Let's revive this thread.

Who does solid Anavar nowadays?


----------



## Gavinmcl (Jul 1, 2010)

FreshMuscle said:


> I would be so interested if someone want to tell stories on homebrewing,


 Would you also like my address and the phone number for local police station , no ones going to admit about home brewing on Internet , well anyone with any sense wouldn't .


----------



## uhitmeudie (Sep 11, 2014)

Lookie what the postman delivered today <3

After much debate, I'm gonna put the tren down and save it for when I'm under 10% bodyfat and satisfied with my mass. So... back to 600mg test with anadrol (its rohm).

Make a log or nah?

P.S: Those pillows are from my girl, she gave me them as a prezzie.

View attachment IMG_0308.JPG


----------



## DLTBB (Jan 26, 2015)

uhitmeudie said:


> Lookie what the postman delivered today <3
> 
> After much debate, I'm gonna put the tren down and save it for when I'm under 10% bodyfat and satisfied with my mass. So... back to 600mg test with anadrol (its rohm).
> 
> ...


 Go for it.


----------



## DLTBB (Jan 26, 2015)

Any of you guys use ISIS orals?


----------



## FuqOutDaWhey (Apr 29, 2015)

DLTBB said:


> Any of you guys use ISIS orals?


Strong stuff, they will blow your head off


----------



## DLTBB (Jan 26, 2015)

FuqOutDaWhey said:


> Strong stuff, they will blow your head off


 :lol:


----------



## A1243R (Nov 2, 2014)

DLTBB said:


> Let's revive this thread.
> 
> Who does solid Anavar nowadays?


 Mates using GSL, hes doing low dose Test with GSL var and finding it really good.


----------



## A1243R (Nov 2, 2014)

DLTBB said:


> Any of you guys use ISIS orals?


 Only one or two people on here rate ISIS, it doesnt get the best review generally... think there were some lab results flying round and it wasnt dosed correctly


----------



## mrwright (Oct 22, 2013)

Can't wait to start my cycle!!!

Druuggss are goooodd mmkaayyy


----------



## swole troll (Apr 15, 2015)

FreshMuscle said:


> What type of regiment do u guys use during cut cycle,mind listing down?gonna try get cutdown in 3weeks time.


 i like just above trt test and then usually double the amount of tren and mast 250/500/500

tbh i think test and tren alone is ample but i love how masteron makes me feel


----------



## swole troll (Apr 15, 2015)

@DLTBB have you ever cut during a cruise?

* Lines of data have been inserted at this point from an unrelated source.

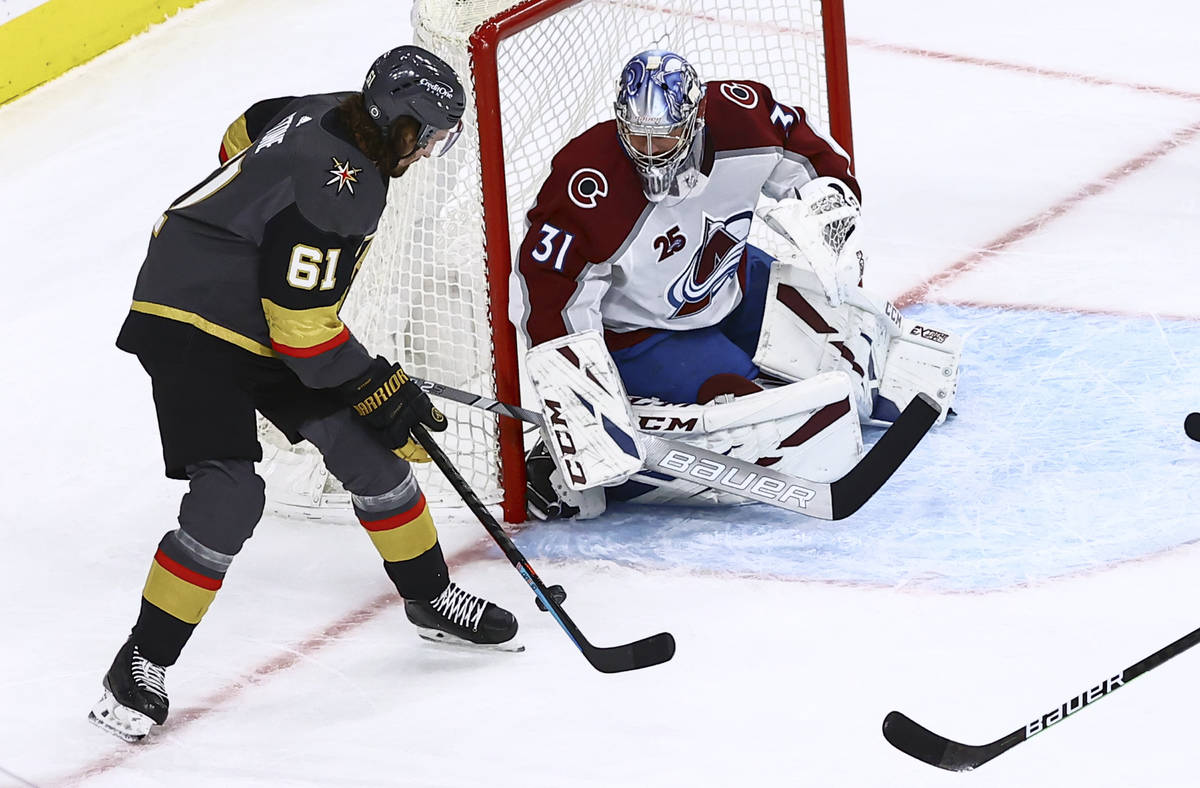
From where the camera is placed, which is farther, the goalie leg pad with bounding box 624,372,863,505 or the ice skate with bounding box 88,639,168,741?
the goalie leg pad with bounding box 624,372,863,505

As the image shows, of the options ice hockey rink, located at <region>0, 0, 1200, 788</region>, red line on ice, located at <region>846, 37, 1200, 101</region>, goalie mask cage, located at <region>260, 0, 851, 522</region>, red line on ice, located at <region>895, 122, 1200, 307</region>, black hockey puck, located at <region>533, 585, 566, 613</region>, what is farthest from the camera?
red line on ice, located at <region>846, 37, 1200, 101</region>

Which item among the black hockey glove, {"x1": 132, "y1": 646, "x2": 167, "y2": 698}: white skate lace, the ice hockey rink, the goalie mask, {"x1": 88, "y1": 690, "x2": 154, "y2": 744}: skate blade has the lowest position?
the ice hockey rink

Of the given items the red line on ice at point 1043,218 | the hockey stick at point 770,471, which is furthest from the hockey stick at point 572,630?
the red line on ice at point 1043,218

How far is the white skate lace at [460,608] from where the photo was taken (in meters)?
3.17

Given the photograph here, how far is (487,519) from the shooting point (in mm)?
3143

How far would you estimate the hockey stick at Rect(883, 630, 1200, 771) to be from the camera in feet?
8.78

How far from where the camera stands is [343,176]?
9.17 feet

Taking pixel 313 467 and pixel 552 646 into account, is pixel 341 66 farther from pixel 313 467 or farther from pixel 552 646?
pixel 552 646

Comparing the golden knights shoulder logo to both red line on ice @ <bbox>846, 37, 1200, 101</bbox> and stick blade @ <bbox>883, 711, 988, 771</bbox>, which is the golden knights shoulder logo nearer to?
stick blade @ <bbox>883, 711, 988, 771</bbox>

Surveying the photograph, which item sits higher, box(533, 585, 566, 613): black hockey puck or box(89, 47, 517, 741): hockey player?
box(89, 47, 517, 741): hockey player

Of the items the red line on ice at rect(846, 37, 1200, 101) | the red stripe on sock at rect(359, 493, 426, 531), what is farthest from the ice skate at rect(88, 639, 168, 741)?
the red line on ice at rect(846, 37, 1200, 101)

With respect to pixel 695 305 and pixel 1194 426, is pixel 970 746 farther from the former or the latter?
pixel 695 305

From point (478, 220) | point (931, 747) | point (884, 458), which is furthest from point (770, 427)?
point (931, 747)

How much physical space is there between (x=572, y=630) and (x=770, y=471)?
0.58 meters
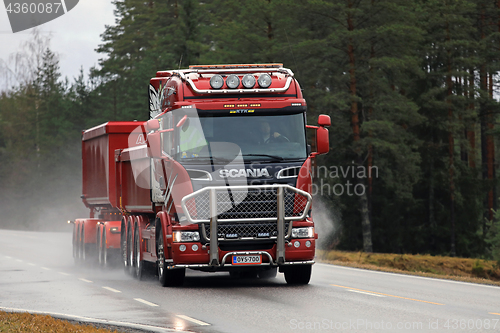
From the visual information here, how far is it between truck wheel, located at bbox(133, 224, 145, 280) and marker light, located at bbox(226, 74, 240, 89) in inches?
186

ive gained a fair bit of fluff over past few months due to injuries and christmas

was planning on cutting 3-4 weeks into my cruise to allow cortisol levels to normalize a bit and then getting more aggressive with the cut as i go into the next blast in 12 weeks time


----------



## DLTBB (Jan 26, 2015)

swole troll said:


> @DLTBB have you ever cut during a cruise?
> 
> ive gained a fair bit of fluff over past few months due to injuries and christmas
> 
> was planning on cutting 3-4 weeks into my cruise to allow cortisol levels to normalize a bit and then getting more aggressive with the cut as i go into the next blast in 12 weeks time


 Yup briefly, it was easy because my appetite was low on just low dose Test. I think that is what most people do, use their blasts to gain/bulk with and cruise to lose any excess body fat they might have gained along the way.


----------



## swole troll (Apr 15, 2015)

FreshMuscle said:


> How would u like the training be,giant set everything/tri set high rep medium weight.or light weight with shitload of reps lol.

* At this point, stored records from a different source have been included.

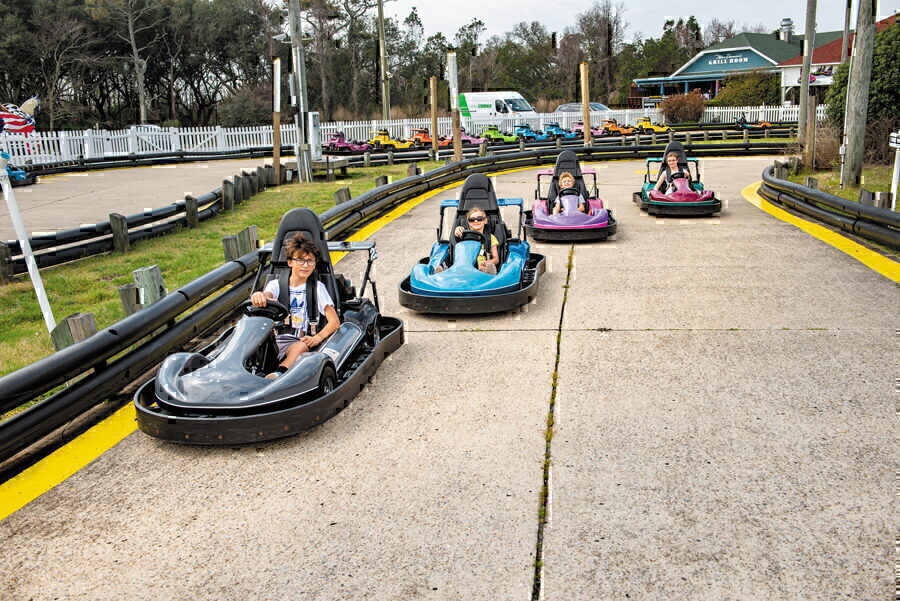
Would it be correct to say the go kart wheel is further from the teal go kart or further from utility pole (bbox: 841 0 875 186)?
utility pole (bbox: 841 0 875 186)

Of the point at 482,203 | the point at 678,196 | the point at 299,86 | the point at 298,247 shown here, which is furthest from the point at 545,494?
the point at 299,86

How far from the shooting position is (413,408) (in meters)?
5.29

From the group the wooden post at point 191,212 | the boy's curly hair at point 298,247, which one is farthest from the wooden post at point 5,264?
the boy's curly hair at point 298,247

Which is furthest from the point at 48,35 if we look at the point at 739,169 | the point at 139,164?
the point at 739,169

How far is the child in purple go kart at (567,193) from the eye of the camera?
35.4 feet

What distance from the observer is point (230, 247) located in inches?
309

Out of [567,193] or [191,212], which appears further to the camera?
[191,212]

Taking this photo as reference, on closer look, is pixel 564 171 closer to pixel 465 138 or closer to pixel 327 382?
pixel 327 382

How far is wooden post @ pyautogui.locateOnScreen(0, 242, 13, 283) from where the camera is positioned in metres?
9.16

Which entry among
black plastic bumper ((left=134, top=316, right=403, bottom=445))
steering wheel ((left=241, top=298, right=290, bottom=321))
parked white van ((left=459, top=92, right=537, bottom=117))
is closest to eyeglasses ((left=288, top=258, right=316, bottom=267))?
steering wheel ((left=241, top=298, right=290, bottom=321))

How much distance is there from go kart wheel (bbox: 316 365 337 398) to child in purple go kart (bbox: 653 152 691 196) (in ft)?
29.3

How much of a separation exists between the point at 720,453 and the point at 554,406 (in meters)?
1.15

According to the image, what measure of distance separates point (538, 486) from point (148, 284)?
366 cm

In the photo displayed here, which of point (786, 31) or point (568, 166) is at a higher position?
point (786, 31)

 i really gota start reading peoples questions better lol

you meant training not drugs

training wise i really focus on maintaining strength during a cut as there is less of a margin for error

lower reps, higher intensity

i let cardio and diet peel the fat off

something like madcows or wendler 531 are two solid programs ill use during a cut

throw in assistance where necessary


----------



## Frandeman (Mar 24, 2014)

mrwright said:


> Can't wait to start my cycle!!!
> 
> Druuggss are goooodd mmkaayyy


What you waiting for


----------



## ILLBehaviour (Dec 20, 2014)

DLTBB said:


> Any of you guys use ISIS orals?


 isis have a bad rep, there are a couple of lab reports on another forum show them to be underdosed by about 50% on their test.


----------



## vidorando (Oct 18, 2014)

Anybody tried Biosira Methadex dbol yet? How did you like it?


----------



## aLadNamedAsh (May 23, 2015)

When cutting on cycle is it better to do high volume/high intensity workout and try burning as many calories in the workout as possible

or train low intensity and focus on keeping strength?


----------



## bonacris (May 20, 2015)

aLadNamedAsh said:


> When cutting on cycle is it better to do high volume/high intensity workout and try burning as many calories in the workout as possible
> 
> or train low intensity and focus on keeping strength?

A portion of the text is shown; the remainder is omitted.